(Information given begins)
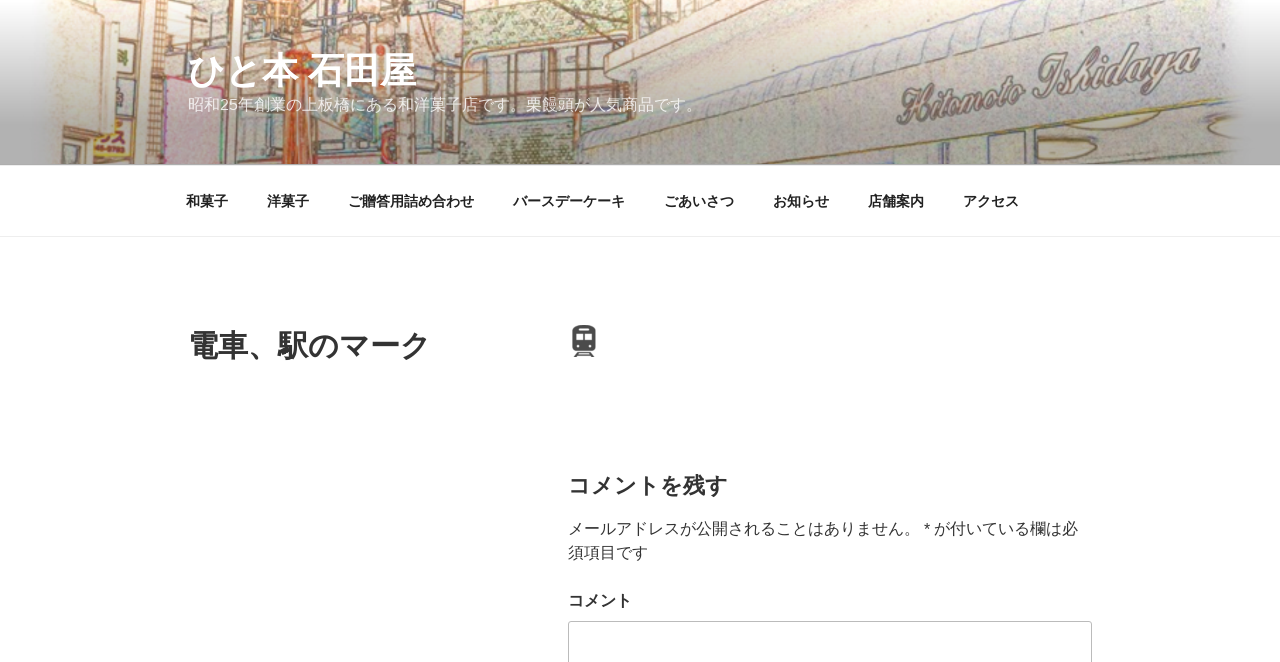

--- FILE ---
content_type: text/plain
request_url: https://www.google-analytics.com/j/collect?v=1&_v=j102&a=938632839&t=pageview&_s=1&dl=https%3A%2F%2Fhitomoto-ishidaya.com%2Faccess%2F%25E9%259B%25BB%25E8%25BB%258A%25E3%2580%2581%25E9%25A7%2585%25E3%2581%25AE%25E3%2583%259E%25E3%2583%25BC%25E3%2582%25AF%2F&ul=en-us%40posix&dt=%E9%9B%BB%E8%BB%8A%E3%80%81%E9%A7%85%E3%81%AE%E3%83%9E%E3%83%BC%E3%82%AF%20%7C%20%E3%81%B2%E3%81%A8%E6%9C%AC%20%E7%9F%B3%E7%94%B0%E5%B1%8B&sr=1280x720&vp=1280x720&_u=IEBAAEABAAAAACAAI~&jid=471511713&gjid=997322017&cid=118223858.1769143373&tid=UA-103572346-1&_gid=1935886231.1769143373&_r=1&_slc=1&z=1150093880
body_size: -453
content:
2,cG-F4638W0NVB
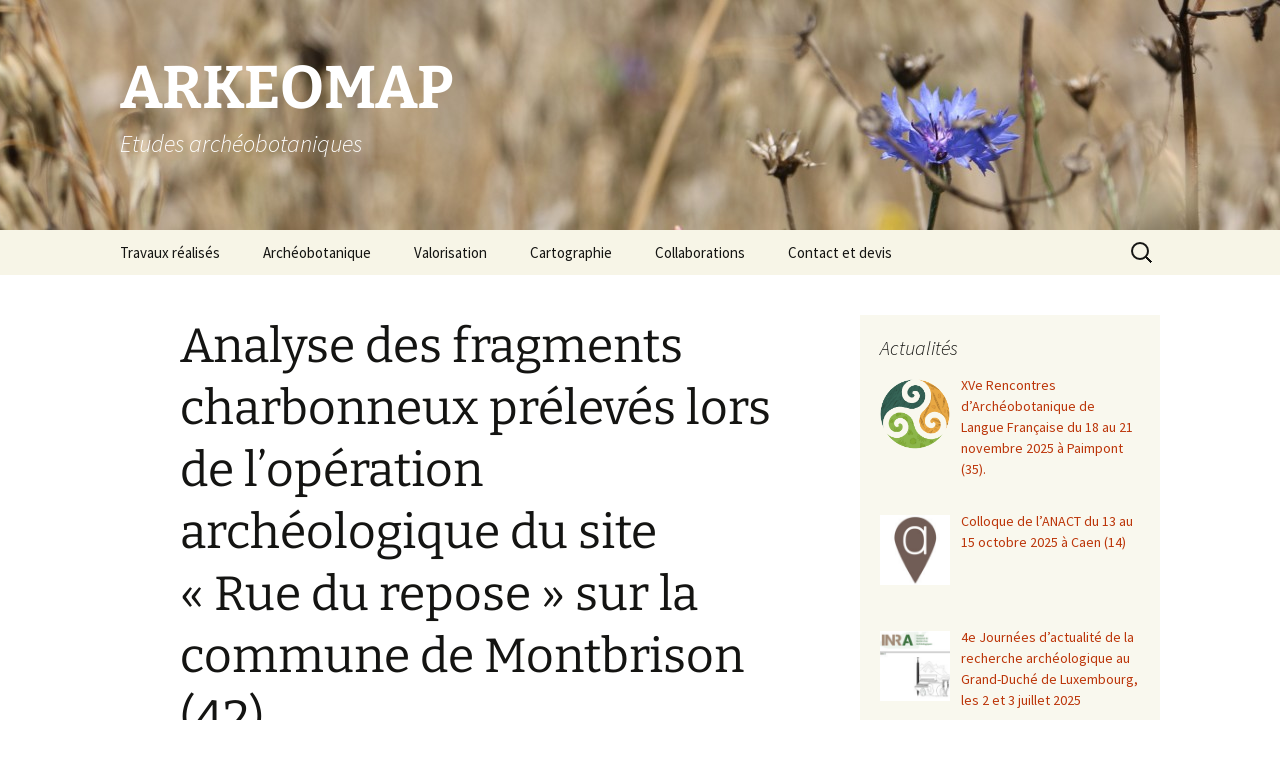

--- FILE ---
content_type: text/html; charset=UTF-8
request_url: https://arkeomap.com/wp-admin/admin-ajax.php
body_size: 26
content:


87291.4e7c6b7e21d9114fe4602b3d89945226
(Information given ends)
# What is being asked
Output every record above exactly, leaving out the pictures.

# Result of the task
--- FILE ---
content_type: text/plain
request_url: https://www.google-analytics.com/j/collect?v=1&_v=j102&a=938632839&t=pageview&_s=1&dl=https%3A%2F%2Fhitomoto-ishidaya.com%2Faccess%2F%25E9%259B%25BB%25E8%25BB%258A%25E3%2580%2581%25E9%25A7%2585%25E3%2581%25AE%25E3%2583%259E%25E3%2583%25BC%25E3%2582%25AF%2F&ul=en-us%40posix&dt=%E9%9B%BB%E8%BB%8A%E3%80%81%E9%A7%85%E3%81%AE%E3%83%9E%E3%83%BC%E3%82%AF%20%7C%20%E3%81%B2%E3%81%A8%E6%9C%AC%20%E7%9F%B3%E7%94%B0%E5%B1%8B&sr=1280x720&vp=1280x720&_u=IEBAAEABAAAAACAAI~&jid=471511713&gjid=997322017&cid=118223858.1769143373&tid=UA-103572346-1&_gid=1935886231.1769143373&_r=1&_slc=1&z=1150093880
body_size: -453
content:
2,cG-F4638W0NVB

--- FILE ---
content_type: text/html; charset=UTF-8
request_url: https://arkeomap.com/wp-admin/admin-ajax.php
body_size: 26
content:


87291.4e7c6b7e21d9114fe4602b3d89945226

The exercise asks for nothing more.